Figure 15. Real-time gas emission volume mutation point detection graph. (a) Original methane concentration time series with detected anomalies and confidence interval. (b) Composite anomaly score time series with dynamic threshold optimization. (c) STL decomposition residual analysis with ±2σ thresholds and transient disturbance detection. (d) Scatter plot of methane concentration vs. STL residuals with composite anomaly characterization.

4. Conclusions

This paper proposes a hybrid analysis method that integrates temporal prediction and unsupervised anomaly detection, focusing on solving the problem of real-time methane monitoring in coal-mine tunneling workfaces. In the field of temporal prediction, an innovative composite architecture is constructed by combining a data smoothing method based on STL decomposition, adaptive SG filtering, and reconstruction with a TSMIxer improved by reversible instance normalization. Through the joint modeling of the IMFs generated by secondary decomposition, model performance is significantly improved. For anomaly detection tasks under conditions where anomaly samples are scarce, this paper constructs a novel unsupervised anomaly identification framework based on STL decomposition and a multi-scale lonely forest, providing a new monitoring method for coal-mine tunneling workface engineering.

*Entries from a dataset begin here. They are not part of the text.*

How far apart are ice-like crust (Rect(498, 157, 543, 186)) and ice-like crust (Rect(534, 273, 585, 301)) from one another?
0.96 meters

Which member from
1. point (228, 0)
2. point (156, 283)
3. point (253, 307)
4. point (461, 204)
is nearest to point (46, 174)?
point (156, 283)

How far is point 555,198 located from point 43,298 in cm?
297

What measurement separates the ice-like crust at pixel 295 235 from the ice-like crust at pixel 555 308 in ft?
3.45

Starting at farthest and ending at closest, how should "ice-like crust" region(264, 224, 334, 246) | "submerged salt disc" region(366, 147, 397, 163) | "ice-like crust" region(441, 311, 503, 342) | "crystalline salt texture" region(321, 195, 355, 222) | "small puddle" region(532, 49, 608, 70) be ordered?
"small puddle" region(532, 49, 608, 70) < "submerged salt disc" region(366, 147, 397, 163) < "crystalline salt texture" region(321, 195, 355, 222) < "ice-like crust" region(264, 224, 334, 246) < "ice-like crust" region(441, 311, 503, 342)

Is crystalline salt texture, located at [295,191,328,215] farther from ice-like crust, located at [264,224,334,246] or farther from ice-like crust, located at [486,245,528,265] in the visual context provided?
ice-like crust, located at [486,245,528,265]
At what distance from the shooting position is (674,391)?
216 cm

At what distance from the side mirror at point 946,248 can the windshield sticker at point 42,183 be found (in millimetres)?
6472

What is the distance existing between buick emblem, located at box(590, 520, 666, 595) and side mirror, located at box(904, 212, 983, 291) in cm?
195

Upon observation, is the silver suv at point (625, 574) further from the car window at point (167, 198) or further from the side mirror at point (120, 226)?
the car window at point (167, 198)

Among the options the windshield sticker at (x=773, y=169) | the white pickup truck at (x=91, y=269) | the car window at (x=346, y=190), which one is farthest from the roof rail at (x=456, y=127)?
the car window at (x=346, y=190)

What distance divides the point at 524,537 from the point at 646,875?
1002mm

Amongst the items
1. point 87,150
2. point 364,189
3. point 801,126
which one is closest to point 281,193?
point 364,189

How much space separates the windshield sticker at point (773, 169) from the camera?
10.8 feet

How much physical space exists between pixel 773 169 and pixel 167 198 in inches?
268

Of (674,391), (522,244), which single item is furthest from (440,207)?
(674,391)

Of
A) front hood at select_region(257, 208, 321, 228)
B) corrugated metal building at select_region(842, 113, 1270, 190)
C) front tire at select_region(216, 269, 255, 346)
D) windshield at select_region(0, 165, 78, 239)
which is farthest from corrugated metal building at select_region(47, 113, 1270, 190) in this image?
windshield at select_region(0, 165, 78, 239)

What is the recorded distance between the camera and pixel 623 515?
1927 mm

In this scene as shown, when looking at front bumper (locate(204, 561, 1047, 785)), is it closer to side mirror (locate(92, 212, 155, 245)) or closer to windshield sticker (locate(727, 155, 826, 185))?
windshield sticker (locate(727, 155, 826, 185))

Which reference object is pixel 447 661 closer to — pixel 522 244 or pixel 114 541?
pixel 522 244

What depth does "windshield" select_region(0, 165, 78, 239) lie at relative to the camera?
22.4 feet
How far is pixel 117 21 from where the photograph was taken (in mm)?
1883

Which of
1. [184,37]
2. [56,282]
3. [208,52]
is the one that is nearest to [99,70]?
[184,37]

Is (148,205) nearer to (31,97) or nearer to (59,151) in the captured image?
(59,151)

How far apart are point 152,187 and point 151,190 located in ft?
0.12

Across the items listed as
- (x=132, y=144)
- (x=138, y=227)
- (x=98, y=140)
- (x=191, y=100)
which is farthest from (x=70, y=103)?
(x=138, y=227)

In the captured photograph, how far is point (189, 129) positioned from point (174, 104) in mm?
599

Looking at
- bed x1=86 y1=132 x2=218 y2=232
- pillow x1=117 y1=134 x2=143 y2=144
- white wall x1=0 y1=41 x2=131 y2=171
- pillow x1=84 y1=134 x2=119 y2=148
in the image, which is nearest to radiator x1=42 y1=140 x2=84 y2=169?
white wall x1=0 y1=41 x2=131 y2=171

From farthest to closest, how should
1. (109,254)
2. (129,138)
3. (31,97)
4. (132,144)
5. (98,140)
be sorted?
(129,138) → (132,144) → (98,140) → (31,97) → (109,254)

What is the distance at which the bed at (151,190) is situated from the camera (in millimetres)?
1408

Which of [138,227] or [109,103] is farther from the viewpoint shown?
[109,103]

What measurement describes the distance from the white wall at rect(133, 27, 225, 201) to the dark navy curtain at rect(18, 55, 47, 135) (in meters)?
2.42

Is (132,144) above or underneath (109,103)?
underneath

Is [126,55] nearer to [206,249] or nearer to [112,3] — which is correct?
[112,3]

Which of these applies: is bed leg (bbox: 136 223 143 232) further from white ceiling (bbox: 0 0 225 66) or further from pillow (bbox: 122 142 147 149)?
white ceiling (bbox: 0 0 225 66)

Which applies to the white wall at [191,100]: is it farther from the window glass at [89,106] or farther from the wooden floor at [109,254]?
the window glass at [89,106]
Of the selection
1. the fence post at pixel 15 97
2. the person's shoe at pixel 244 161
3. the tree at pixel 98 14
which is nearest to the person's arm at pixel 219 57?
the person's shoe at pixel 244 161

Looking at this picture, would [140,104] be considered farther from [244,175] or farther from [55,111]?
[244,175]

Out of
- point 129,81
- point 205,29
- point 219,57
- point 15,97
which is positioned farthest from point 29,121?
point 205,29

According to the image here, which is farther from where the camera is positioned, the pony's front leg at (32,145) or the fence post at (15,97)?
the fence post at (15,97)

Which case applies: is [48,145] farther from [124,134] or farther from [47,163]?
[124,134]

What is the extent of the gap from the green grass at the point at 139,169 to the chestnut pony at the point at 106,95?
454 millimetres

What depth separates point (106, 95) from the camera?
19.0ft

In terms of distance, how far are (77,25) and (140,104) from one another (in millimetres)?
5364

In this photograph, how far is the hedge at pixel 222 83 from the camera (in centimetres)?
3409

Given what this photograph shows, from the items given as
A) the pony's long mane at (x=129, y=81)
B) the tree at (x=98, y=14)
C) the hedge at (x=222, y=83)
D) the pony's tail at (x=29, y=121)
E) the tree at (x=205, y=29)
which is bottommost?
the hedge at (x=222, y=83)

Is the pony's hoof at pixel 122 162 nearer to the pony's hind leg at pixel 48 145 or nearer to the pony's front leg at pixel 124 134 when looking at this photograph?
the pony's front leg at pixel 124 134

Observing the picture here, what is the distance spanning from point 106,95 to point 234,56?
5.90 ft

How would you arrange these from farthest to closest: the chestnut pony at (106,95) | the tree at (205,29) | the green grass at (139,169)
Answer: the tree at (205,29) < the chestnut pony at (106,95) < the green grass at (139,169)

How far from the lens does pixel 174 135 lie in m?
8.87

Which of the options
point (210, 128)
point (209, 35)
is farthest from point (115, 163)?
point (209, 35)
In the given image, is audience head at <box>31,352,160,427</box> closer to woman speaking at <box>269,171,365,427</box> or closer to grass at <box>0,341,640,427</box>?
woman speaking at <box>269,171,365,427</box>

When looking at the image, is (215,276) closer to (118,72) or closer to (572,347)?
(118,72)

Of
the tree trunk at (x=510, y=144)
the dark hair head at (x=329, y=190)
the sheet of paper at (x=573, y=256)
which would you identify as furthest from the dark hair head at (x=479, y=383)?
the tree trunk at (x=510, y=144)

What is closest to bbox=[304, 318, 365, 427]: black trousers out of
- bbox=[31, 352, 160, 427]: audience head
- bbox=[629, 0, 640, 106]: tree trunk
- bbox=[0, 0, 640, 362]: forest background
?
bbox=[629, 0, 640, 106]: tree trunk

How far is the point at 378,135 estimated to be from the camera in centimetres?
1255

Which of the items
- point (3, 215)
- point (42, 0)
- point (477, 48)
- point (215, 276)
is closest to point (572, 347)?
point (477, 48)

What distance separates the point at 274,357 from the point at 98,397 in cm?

This study combines computer experiments and theoretical analysis to conduct an in-depth investigation of methane dynamic prediction and anomaly detection technologies. The main research results are reflected in the following three aspects:

(1) A hybrid prediction model based on feature decomposition was constructed, and the innovatively introduced STL decomposition–adaptive SG filtering–reconstruction smoothing method is more suitable for methane concentration nonlinear fluctuation scenarios. A CEEMDAN-Kmeans-VMD secondary decomposition strategy was proposed, utilizing the K-means algorithm to cluster and integrate IMFs through sample entropy, thereby enhancing the model’s feature extraction capability. The ETO algorithm was employed to optimize VMD, effectively addressing the challenge of determining the number of modes in VMD.

(2) An improved TSMixer model based on IMF joint modeling was innovatively proposed. Reversible instance normalization was used to eliminate data distribution bias and enhance the model’s generalization ability, and the ETO algorithm was employed to achieve the intelligent optimization of model hyperparameters. In leveraging the multi-input processing capability of the TSMixer model, all IMFs are jointly processed without losing the interaction information of each component, thereby avoiding the accumulation of errors from separate IMF modeling. This effectively reduces modeling complexity and enhances prediction accuracy.

(3) An abnormal methane outburst detection method based on STL decomposition and dual isolated forest collaboration has been established. Through a complementary mechanism between global trends and short-term fluctuations, the accuracy and robustness of anomaly detection have been effectively improved. Under conditions of insufficient abnormal samples, the reliable detection of sudden increase features has been achieved, providing a new technical approach for practical engineering applications.

This paper provides an innovative monitoring solution for coal-mine gas disaster prevention and control, which helps improve the timeliness of risk warnings and reduce the incidence of production safety accidents. Follow-up research will integrate acoustic emission monitoring data with theoretical modeling methods to establish a multimodal real-time monitoring indicator system and continuously optimize intelligent monitoring methods to promote the intelligent transformation and upgrading of the coal industry.

Author Contributions

Conceptualization, Q.Z. and C.L.; methodology, Q.Z.; software, B.Y.; validation, B.Y., Z.Y. and Z.Q.; formal analysis, Z.Y.; investigation, Z.Y.; resources, C.L.; data curation, Z.Q.; writing—original draft preparation, Z.Q.; writing—review and editing, Q.Z.; visualization, Q.Z.; supervision, C.L.; project administration, Q.Z.; funding acquisition, C.L. All authors have read and agreed to the published version of the manuscript.

Funding

This research was funded by the Key Research and Development Program of Shaanxi Province, under the grant number 2022GY-150.

Institutional Review Board Statement

Not applicable.

Informed Consent Statement

Informed consent was obtained from all subjects involved in the study.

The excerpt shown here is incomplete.